Focus on sustainability and the environment: Since the pandemic, globally we have seen a positive impact on the environment due to reduced pollution. People are more aware and proactive about the choices they make and its impact, especially on nature. This will determine their future travel patterns as well – picking eco-hotels, reducing their carbon footprint, supporting local communities, etc.
Rise in inclusivity: With the rise in awareness of anti-racist and LGBTQ movements, the Tourism and Hospitality industry needs to identify and adapt itself to the needs of diverse groups of people and make its service more inclusive.
Tech Advancements: Technology is playing a crucial role in redefining the tourism and hospitality industry by providing safe and seamless service. There has been a surge in usage of Virtual Reality, Augmented Reality, AI and IoT, especially over the past 1.5 years to bring travel experiences closer to home.

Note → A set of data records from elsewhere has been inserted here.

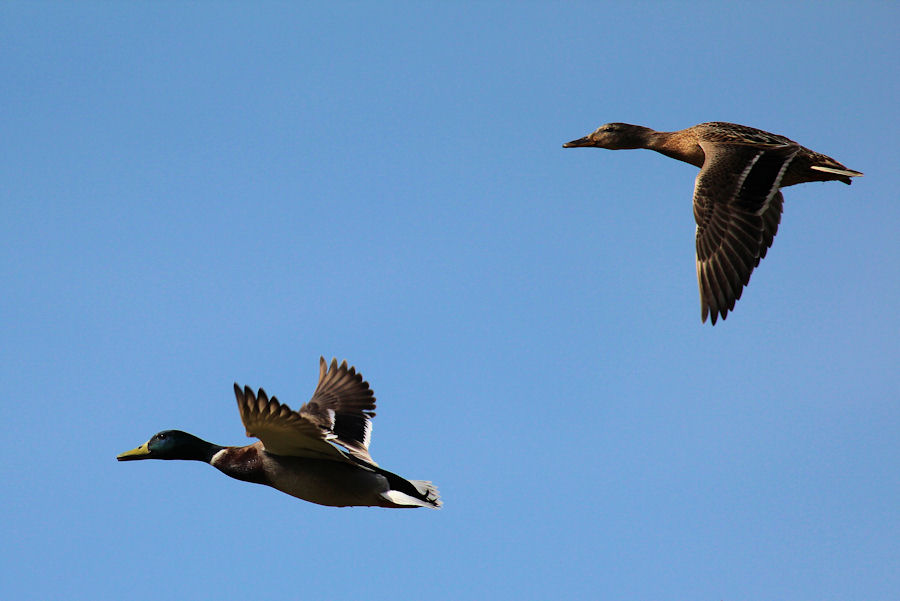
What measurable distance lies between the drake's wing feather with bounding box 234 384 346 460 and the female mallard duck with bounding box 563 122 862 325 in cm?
436

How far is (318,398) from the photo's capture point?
13.7 metres

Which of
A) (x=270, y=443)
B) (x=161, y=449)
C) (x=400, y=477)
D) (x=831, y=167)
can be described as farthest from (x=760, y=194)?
(x=161, y=449)

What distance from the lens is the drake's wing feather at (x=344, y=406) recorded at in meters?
12.8

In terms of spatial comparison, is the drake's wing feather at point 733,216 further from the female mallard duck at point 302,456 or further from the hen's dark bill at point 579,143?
the female mallard duck at point 302,456

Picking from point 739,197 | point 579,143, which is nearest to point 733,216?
point 739,197

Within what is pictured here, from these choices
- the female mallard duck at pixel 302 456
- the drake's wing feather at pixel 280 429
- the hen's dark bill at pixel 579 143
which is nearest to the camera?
the drake's wing feather at pixel 280 429

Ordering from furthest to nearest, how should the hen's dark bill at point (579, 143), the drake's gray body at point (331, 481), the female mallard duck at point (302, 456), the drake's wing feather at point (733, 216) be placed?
1. the hen's dark bill at point (579, 143)
2. the drake's wing feather at point (733, 216)
3. the drake's gray body at point (331, 481)
4. the female mallard duck at point (302, 456)

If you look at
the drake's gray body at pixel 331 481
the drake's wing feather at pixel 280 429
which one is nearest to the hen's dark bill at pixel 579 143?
the drake's gray body at pixel 331 481

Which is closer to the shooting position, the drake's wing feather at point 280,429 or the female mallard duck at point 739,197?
the drake's wing feather at point 280,429

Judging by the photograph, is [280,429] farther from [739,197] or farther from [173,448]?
[739,197]

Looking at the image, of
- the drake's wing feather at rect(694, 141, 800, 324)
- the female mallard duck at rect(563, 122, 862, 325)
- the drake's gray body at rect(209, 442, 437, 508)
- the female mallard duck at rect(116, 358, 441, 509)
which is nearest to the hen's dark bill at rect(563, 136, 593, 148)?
the female mallard duck at rect(563, 122, 862, 325)

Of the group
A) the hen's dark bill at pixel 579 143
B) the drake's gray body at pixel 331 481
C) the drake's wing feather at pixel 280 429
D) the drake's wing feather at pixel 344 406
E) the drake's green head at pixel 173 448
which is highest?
the hen's dark bill at pixel 579 143

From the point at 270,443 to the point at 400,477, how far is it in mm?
1469

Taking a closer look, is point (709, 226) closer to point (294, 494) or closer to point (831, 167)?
point (831, 167)
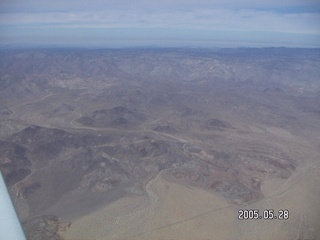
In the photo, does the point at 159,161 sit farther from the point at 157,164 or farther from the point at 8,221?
the point at 8,221

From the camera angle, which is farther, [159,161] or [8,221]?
[159,161]

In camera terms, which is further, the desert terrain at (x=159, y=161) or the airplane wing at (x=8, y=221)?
the desert terrain at (x=159, y=161)

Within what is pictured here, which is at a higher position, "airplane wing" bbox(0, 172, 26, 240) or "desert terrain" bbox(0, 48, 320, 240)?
"airplane wing" bbox(0, 172, 26, 240)

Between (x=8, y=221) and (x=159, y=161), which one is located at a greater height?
(x=8, y=221)

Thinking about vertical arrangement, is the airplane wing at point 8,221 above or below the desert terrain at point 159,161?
above

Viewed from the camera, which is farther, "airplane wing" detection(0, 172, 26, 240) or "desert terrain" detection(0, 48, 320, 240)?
"desert terrain" detection(0, 48, 320, 240)

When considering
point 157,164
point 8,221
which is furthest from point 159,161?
point 8,221
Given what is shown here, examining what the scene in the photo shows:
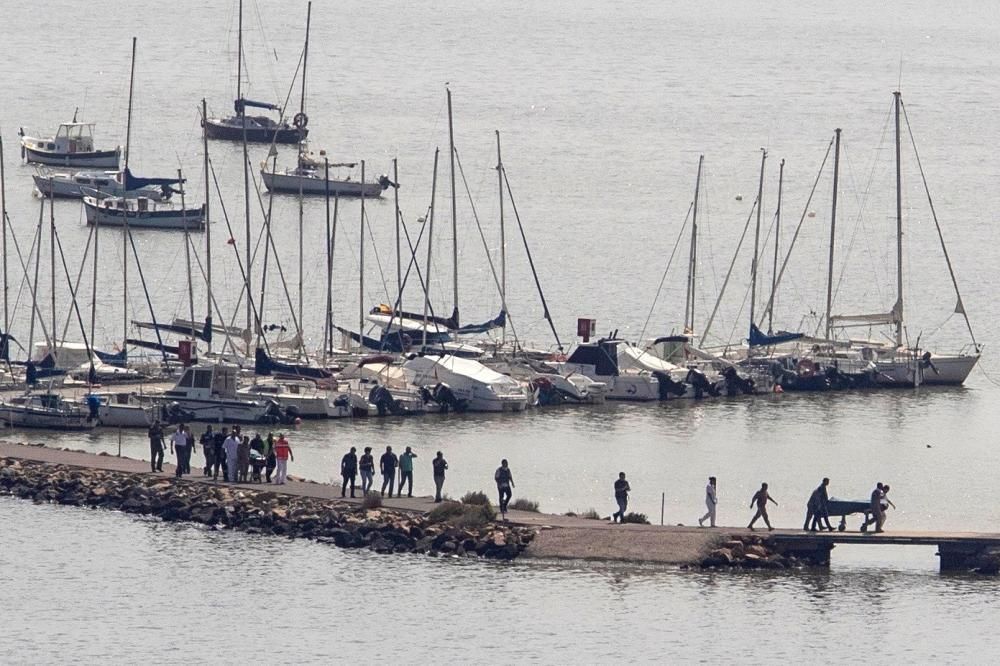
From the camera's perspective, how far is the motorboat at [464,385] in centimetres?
6069

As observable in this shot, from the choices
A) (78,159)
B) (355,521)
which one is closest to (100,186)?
(78,159)

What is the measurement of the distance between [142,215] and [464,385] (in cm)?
3753

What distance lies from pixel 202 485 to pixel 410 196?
191 ft

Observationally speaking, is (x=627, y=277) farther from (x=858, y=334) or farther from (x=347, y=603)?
(x=347, y=603)

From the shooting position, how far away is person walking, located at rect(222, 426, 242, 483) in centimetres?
4709

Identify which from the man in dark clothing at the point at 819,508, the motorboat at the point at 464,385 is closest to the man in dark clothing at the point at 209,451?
the man in dark clothing at the point at 819,508

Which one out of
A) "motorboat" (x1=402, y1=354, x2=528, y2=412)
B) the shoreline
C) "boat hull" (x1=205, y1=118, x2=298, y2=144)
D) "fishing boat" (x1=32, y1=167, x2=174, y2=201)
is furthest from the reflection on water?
"boat hull" (x1=205, y1=118, x2=298, y2=144)

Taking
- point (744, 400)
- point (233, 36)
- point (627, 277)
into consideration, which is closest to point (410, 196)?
point (627, 277)

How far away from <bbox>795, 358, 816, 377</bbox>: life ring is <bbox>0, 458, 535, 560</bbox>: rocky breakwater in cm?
2350

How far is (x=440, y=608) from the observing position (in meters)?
40.9

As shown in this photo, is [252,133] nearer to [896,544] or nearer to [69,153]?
[69,153]

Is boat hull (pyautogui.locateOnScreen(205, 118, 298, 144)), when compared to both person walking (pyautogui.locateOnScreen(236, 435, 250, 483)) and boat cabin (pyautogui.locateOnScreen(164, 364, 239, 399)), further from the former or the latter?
person walking (pyautogui.locateOnScreen(236, 435, 250, 483))

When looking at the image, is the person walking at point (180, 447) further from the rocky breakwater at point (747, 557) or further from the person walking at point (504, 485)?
the rocky breakwater at point (747, 557)

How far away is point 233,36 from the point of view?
184750 millimetres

Individuals travel for multiple reasons. It could be to relax, rejuvenate, escape or have an adventure and experience new places, cultures and food. ‘People’ are the main catalyst in delivering these experiences to tourists; the materialistic aspects fade while the feelings remain. While the pandemic has brought about its own share of changes, it has also forced the travel industry to introspect and discern the sentiments, behaviours and preferences of travellers that had previously gone unnoticed. The time for change is now! It will be interesting to see how the industry adapts to these changes and maintains elements of human touch while continuing to provide quality service!